Un signalement à l’attention du procureur de la République a été rédigé par les médecins du CHU, faisant état des blessures constatées sur l’enfant.
Le 06 mars 2023, le Docteur [T] [P], exerçant à l’Unité de Victimologie Enfants et Femmes Enceintes au CHU de [Localité 9], a rédigé un certificat sur réquisitions judiciaires.
[B] a séjourné au service des urgences pédiatriques du 04 au 07 mars 2019.
Elle a ensuite été placée dans une pouponnière puis au Centre de l’enfance de [Localité 8] où elle est restée jusqu’en septembre 2020.
Le 08 juillet 2019, [B] a été examinée par le Docteur [H], pédiatre à [Localité 13], dans le cadre d’une ordonnance de commission d’expert rendue par le juge d’instruction.
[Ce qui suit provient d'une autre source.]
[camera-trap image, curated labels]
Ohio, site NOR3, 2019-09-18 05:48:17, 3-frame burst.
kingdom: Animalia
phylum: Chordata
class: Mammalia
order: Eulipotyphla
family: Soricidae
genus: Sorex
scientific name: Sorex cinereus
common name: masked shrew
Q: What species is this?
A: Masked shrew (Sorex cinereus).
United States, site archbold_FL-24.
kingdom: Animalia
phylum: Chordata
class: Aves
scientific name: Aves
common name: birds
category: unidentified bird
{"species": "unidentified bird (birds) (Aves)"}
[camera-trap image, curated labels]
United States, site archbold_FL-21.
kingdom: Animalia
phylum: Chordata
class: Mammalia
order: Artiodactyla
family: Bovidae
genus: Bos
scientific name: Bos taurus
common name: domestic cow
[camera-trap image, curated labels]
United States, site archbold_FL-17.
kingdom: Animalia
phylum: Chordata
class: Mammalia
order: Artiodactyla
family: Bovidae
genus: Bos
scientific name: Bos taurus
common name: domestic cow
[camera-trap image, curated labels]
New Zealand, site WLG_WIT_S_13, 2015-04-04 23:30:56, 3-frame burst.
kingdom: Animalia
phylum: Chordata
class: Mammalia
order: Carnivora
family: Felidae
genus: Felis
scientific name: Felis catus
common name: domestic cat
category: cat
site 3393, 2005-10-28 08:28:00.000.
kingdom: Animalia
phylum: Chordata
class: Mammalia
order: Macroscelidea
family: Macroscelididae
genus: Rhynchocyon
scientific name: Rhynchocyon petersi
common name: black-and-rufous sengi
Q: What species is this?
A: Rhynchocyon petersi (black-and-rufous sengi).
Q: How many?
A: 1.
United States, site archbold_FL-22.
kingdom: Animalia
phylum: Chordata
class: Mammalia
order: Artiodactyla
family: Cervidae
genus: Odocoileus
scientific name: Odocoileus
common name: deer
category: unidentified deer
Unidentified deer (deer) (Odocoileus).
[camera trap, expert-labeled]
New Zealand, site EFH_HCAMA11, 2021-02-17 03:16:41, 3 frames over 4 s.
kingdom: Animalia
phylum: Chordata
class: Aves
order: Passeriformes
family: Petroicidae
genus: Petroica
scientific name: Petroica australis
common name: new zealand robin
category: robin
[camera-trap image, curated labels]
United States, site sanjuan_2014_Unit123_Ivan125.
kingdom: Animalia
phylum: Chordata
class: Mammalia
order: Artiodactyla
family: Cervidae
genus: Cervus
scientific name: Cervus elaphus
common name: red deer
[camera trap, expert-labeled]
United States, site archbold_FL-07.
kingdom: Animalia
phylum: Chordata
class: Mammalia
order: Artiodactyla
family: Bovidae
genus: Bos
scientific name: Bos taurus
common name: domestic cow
Par jugement du 16 janvier 2020, le tribunal correctionnel de Clermont-Ferrand a notamment :
déclaré monsieur [V] [Z] coupable des faits suivants : avoir à [Localité 9], entre le 3 et le 4 mars 2019, volontairement exercé des violences ayant entraîné une incapacité de travail supérieure à huit jours sur la personne d'[B] [Z], notamment en la secouant, avec ces circonstances que les faits ont été commis sur une mineure de 15 ans (en l’espèce née le [Date naissance 1] 2018) et par un ascendant (en l’espèce son père), déclaré madame [I] [W] coupable des faits suivants : avoir à [Localité 9], entre le 3 et le 5 mars 2019, ayant eu connaissance de privations, de mauvais traitements, d’agressions ou d’atteintes sexuelles infligées à [B] [Z], mineure, en l’espèce, en ayant eu connaissance de violences exercées par son père à son encontre, omis d’en informer les autorités judiciaires ou administratives,
déclaré recevable la constitution de partie civile de madame [L] [Y], en qualité d’administrateur ad hoc d'[B] [Z],
ordonné une expertise médicale d'[B] [Z]. Monsieur [V] [Z] a été condamné à trois années d’emprisonnement avec maintien en détention, outre révocation totale d’un sursis de deux mois d’emprisonnement avec notamment une peine complémentaire d’interdiction du territoire français durant cinq années.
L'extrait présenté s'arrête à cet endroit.